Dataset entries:
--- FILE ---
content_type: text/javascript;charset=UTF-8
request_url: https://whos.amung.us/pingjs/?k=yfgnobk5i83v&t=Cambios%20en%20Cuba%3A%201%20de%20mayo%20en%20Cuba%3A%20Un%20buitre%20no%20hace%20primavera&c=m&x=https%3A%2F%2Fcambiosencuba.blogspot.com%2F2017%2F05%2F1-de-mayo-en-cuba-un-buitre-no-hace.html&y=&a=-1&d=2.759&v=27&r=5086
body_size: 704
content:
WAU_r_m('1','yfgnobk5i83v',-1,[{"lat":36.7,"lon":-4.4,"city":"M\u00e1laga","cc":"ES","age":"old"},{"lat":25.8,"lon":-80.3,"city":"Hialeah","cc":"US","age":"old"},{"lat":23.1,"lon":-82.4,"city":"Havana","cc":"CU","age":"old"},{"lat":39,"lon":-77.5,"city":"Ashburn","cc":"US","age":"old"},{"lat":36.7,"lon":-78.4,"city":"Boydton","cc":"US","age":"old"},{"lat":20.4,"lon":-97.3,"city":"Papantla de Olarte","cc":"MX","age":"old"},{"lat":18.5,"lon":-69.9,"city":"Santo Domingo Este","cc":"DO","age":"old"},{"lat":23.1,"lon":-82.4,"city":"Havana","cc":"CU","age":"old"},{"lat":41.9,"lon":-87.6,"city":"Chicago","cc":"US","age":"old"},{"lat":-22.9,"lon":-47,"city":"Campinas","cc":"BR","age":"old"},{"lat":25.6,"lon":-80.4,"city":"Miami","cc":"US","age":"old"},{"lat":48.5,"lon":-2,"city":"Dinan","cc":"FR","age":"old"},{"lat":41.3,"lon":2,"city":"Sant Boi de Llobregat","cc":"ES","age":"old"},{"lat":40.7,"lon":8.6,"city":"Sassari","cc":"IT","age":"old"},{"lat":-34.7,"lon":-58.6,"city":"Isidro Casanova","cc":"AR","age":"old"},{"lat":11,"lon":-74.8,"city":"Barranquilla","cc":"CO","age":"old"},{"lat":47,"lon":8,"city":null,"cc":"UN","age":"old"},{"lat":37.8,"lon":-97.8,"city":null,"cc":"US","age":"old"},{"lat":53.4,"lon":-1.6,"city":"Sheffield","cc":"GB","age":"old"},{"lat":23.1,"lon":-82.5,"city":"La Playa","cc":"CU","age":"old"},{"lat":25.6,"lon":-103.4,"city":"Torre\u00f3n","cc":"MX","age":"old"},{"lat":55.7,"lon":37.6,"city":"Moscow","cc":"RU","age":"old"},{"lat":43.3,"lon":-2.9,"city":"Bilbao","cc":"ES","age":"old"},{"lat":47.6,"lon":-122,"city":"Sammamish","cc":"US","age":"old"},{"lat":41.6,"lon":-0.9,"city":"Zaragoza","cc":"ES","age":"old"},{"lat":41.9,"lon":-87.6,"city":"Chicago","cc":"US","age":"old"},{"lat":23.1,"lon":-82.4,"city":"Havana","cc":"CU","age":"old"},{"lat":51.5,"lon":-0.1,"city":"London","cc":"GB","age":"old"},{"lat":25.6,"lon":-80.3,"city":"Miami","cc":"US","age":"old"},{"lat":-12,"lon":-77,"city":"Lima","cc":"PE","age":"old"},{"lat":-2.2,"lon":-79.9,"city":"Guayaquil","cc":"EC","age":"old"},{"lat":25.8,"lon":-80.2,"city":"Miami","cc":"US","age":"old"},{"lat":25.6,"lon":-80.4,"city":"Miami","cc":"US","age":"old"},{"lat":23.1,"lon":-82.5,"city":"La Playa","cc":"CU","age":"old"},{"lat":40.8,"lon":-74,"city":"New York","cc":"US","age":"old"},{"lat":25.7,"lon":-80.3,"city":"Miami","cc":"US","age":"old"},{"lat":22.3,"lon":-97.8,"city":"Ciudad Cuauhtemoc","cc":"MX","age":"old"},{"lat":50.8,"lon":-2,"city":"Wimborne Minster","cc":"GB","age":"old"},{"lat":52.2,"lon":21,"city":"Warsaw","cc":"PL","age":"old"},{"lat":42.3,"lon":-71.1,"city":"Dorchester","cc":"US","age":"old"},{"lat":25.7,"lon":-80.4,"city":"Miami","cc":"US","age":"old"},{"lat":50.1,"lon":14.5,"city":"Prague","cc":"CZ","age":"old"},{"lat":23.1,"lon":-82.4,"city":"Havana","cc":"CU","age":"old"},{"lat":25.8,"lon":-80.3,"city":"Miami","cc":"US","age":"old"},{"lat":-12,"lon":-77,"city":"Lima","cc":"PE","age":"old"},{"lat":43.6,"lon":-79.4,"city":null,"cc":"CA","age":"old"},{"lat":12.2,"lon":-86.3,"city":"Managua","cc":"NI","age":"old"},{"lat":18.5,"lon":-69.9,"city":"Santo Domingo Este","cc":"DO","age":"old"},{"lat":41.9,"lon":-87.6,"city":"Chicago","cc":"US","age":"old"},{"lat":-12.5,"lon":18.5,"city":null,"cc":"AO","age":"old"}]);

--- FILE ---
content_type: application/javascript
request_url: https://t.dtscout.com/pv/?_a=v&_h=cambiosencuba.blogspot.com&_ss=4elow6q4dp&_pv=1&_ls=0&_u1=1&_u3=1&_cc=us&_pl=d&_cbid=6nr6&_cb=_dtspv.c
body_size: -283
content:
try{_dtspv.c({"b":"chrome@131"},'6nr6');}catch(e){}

• _Exercise requirements_
In this exercise, reproduce each line above exactly.

• _Output for this exercise_
--- FILE ---
content_type: text/javascript;charset=UTF-8
request_url: https://whos.amung.us/pingjs/?k=yfgnobk5i83v&t=Cambios%20en%20Cuba%3A%201%20de%20mayo%20en%20Cuba%3A%20Un%20buitre%20no%20hace%20primavera&c=m&x=https%3A%2F%2Fcambiosencuba.blogspot.com%2F2017%2F05%2F1-de-mayo-en-cuba-un-buitre-no-hace.html&y=&a=-1&d=2.759&v=27&r=5086
body_size: 704
content:
WAU_r_m('1','yfgnobk5i83v',-1,[{"lat":36.7,"lon":-4.4,"city":"M\u00e1laga","cc":"ES","age":"old"},{"lat":25.8,"lon":-80.3,"city":"Hialeah","cc":"US","age":"old"},{"lat":23.1,"lon":-82.4,"city":"Havana","cc":"CU","age":"old"},{"lat":39,"lon":-77.5,"city":"Ashburn","cc":"US","age":"old"},{"lat":36.7,"lon":-78.4,"city":"Boydton","cc":"US","age":"old"},{"lat":20.4,"lon":-97.3,"city":"Papantla de Olarte","cc":"MX","age":"old"},{"lat":18.5,"lon":-69.9,"city":"Santo Domingo Este","cc":"DO","age":"old"},{"lat":23.1,"lon":-82.4,"city":"Havana","cc":"CU","age":"old"},{"lat":41.9,"lon":-87.6,"city":"Chicago","cc":"US","age":"old"},{"lat":-22.9,"lon":-47,"city":"Campinas","cc":"BR","age":"old"},{"lat":25.6,"lon":-80.4,"city":"Miami","cc":"US","age":"old"},{"lat":48.5,"lon":-2,"city":"Dinan","cc":"FR","age":"old"},{"lat":41.3,"lon":2,"city":"Sant Boi de Llobregat","cc":"ES","age":"old"},{"lat":40.7,"lon":8.6,"city":"Sassari","cc":"IT","age":"old"},{"lat":-34.7,"lon":-58.6,"city":"Isidro Casanova","cc":"AR","age":"old"},{"lat":11,"lon":-74.8,"city":"Barranquilla","cc":"CO","age":"old"},{"lat":47,"lon":8,"city":null,"cc":"UN","age":"old"},{"lat":37.8,"lon":-97.8,"city":null,"cc":"US","age":"old"},{"lat":53.4,"lon":-1.6,"city":"Sheffield","cc":"GB","age":"old"},{"lat":23.1,"lon":-82.5,"city":"La Playa","cc":"CU","age":"old"},{"lat":25.6,"lon":-103.4,"city":"Torre\u00f3n","cc":"MX","age":"old"},{"lat":55.7,"lon":37.6,"city":"Moscow","cc":"RU","age":"old"},{"lat":43.3,"lon":-2.9,"city":"Bilbao","cc":"ES","age":"old"},{"lat":47.6,"lon":-122,"city":"Sammamish","cc":"US","age":"old"},{"lat":41.6,"lon":-0.9,"city":"Zaragoza","cc":"ES","age":"old"},{"lat":41.9,"lon":-87.6,"city":"Chicago","cc":"US","age":"old"},{"lat":23.1,"lon":-82.4,"city":"Havana","cc":"CU","age":"old"},{"lat":51.5,"lon":-0.1,"city":"London","cc":"GB","age":"old"},{"lat":25.6,"lon":-80.3,"city":"Miami","cc":"US","age":"old"},{"lat":-12,"lon":-77,"city":"Lima","cc":"PE","age":"old"},{"lat":-2.2,"lon":-79.9,"city":"Guayaquil","cc":"EC","age":"old"},{"lat":25.8,"lon":-80.2,"city":"Miami","cc":"US","age":"old"},{"lat":25.6,"lon":-80.4,"city":"Miami","cc":"US","age":"old"},{"lat":23.1,"lon":-82.5,"city":"La Playa","cc":"CU","age":"old"},{"lat":40.8,"lon":-74,"city":"New York","cc":"US","age":"old"},{"lat":25.7,"lon":-80.3,"city":"Miami","cc":"US","age":"old"},{"lat":22.3,"lon":-97.8,"city":"Ciudad Cuauhtemoc","cc":"MX","age":"old"},{"lat":50.8,"lon":-2,"city":"Wimborne Minster","cc":"GB","age":"old"},{"lat":52.2,"lon":21,"city":"Warsaw","cc":"PL","age":"old"},{"lat":42.3,"lon":-71.1,"city":"Dorchester","cc":"US","age":"old"},{"lat":25.7,"lon":-80.4,"city":"Miami","cc":"US","age":"old"},{"lat":50.1,"lon":14.5,"city":"Prague","cc":"CZ","age":"old"},{"lat":23.1,"lon":-82.4,"city":"Havana","cc":"CU","age":"old"},{"lat":25.8,"lon":-80.3,"city":"Miami","cc":"US","age":"old"},{"lat":-12,"lon":-77,"city":"Lima","cc":"PE","age":"old"},{"lat":43.6,"lon":-79.4,"city":null,"cc":"CA","age":"old"},{"lat":12.2,"lon":-86.3,"city":"Managua","cc":"NI","age":"old"},{"lat":18.5,"lon":-69.9,"city":"Santo Domingo Este","cc":"DO","age":"old"},{"lat":41.9,"lon":-87.6,"city":"Chicago","cc":"US","age":"old"},{"lat":-12.5,"lon":18.5,"city":null,"cc":"AO","age":"old"}]);

--- FILE ---
content_type: application/javascript
request_url: https://t.dtscout.com/pv/?_a=v&_h=cambiosencuba.blogspot.com&_ss=4elow6q4dp&_pv=1&_ls=0&_u1=1&_u3=1&_cc=us&_pl=d&_cbid=6nr6&_cb=_dtspv.c
body_size: -283
content:
try{_dtspv.c({"b":"chrome@131"},'6nr6');}catch(e){}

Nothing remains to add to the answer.